Text passage:
___

DRAFT: This document is not yet finalized. Please do not quote.
By Dennis Gannon and George Thiruvathukal
The primary concern of the Java Grande Forum (hereafter JGF) is to ensure that the Java language, libraries and virtual machine can become the implementation vehicle of choice for future scientific and engineering applications. The first step in meeting this goal is to implement the complex and numerics proposals described in the report of the Numerics Working Group. Accomplishing this task provides the essential language semantics needed to write high quality scientific software. However, more will be required of the Java class libraries and runtime environment if we wish to capitalize on these language changes. The Java Grande Forum Applications & Concurrency Working Group (hereafter ACG) focuses on these issues.
It is possible that many of the needed improvements will be driven by commercial sector efforts to build server side enterprise applications. Indeed, the requirements of technical computing overlap with those of large enterprise applications in many ways. For example, both technical and enterprise computing applications can be very large and they will stress the memory management of the VM. The demand for very high throughput on network and I/O services is similar for both. Many of the features of the Enterprise Bean model will be of great importance to technical computing.

___

Supplied entries:
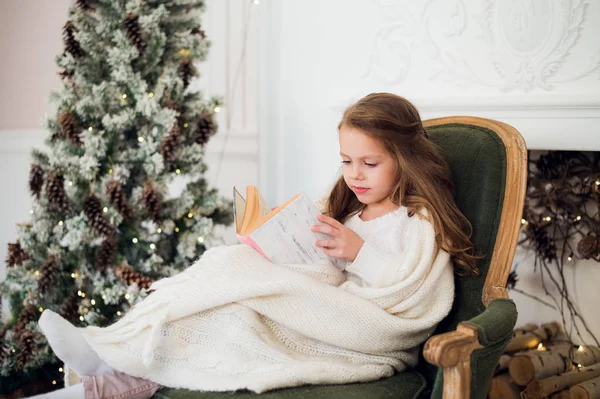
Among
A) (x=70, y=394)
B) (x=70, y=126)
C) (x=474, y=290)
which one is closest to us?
(x=70, y=394)

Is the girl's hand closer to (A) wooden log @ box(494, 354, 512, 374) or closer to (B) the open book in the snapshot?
(B) the open book

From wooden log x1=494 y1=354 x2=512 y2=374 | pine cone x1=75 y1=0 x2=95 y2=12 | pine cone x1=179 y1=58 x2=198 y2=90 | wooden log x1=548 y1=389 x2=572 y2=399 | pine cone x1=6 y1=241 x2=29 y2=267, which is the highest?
pine cone x1=75 y1=0 x2=95 y2=12

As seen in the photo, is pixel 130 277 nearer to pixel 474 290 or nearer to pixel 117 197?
pixel 117 197

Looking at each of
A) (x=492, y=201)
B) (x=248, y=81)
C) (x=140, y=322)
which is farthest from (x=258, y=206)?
(x=248, y=81)

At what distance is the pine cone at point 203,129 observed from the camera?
89.6 inches

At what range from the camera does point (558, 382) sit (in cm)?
198

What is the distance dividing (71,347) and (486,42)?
1565 millimetres

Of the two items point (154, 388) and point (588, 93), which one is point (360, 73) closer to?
point (588, 93)

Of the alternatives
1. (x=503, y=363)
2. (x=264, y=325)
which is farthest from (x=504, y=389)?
(x=264, y=325)

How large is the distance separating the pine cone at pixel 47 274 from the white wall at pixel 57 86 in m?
0.99

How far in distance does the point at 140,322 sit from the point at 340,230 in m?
0.53

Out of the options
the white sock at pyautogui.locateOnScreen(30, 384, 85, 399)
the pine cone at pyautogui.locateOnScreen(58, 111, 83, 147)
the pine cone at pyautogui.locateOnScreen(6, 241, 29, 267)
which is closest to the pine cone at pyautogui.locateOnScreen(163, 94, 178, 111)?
A: the pine cone at pyautogui.locateOnScreen(58, 111, 83, 147)

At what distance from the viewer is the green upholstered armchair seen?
111 centimetres

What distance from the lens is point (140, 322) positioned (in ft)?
4.56
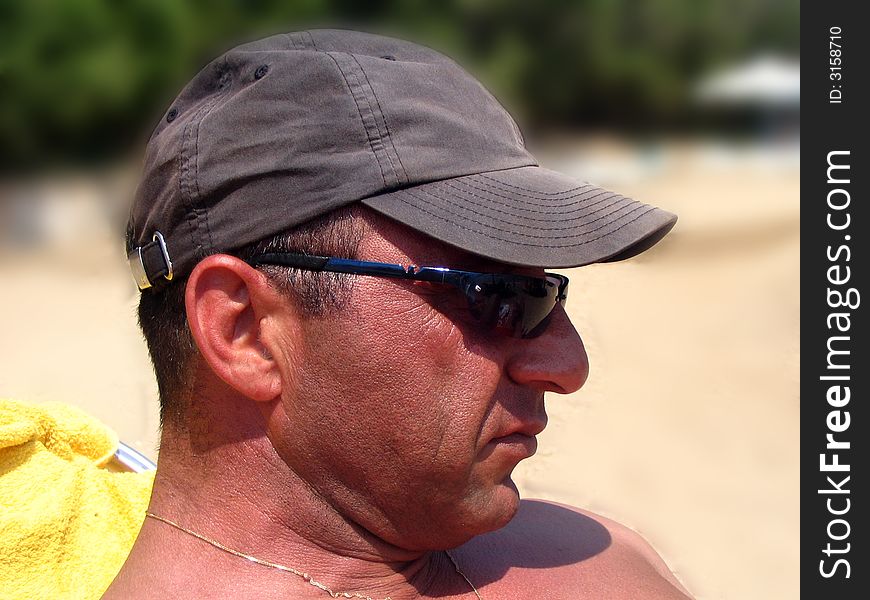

___

To do:
1 > In the Java Grande Forum draft, write out the passage from "It is possible" to "to technical computing.", swapping "memory management" for "garbage collection".
2 > Answer these questions about the Java Grande Forum draft:
(a) Who are the authors of the draft?
(b) Which working group's report describes the complex and numerics proposals?
(c) The features of which model are said to be of great importance to technical computing?

The answers:
1 >
It is possible that many of the needed improvements will be driven by commercial sector efforts to build server side enterprise applications. Indeed, the requirements of technical computing overlap with those of large enterprise applications in many ways. For example, both technical and enterprise computing applications can be very large and they will stress the garbage collection of the VM. The demand for very high throughput on network and I/O services is similar for both. Many of the features of the Enterprise Bean model will be of great importance to technical computing.

2 >
(a) Dennis Gannon and George Thiruvathukal
(b) The Numerics Working Group
(c) The Enterprise Bean model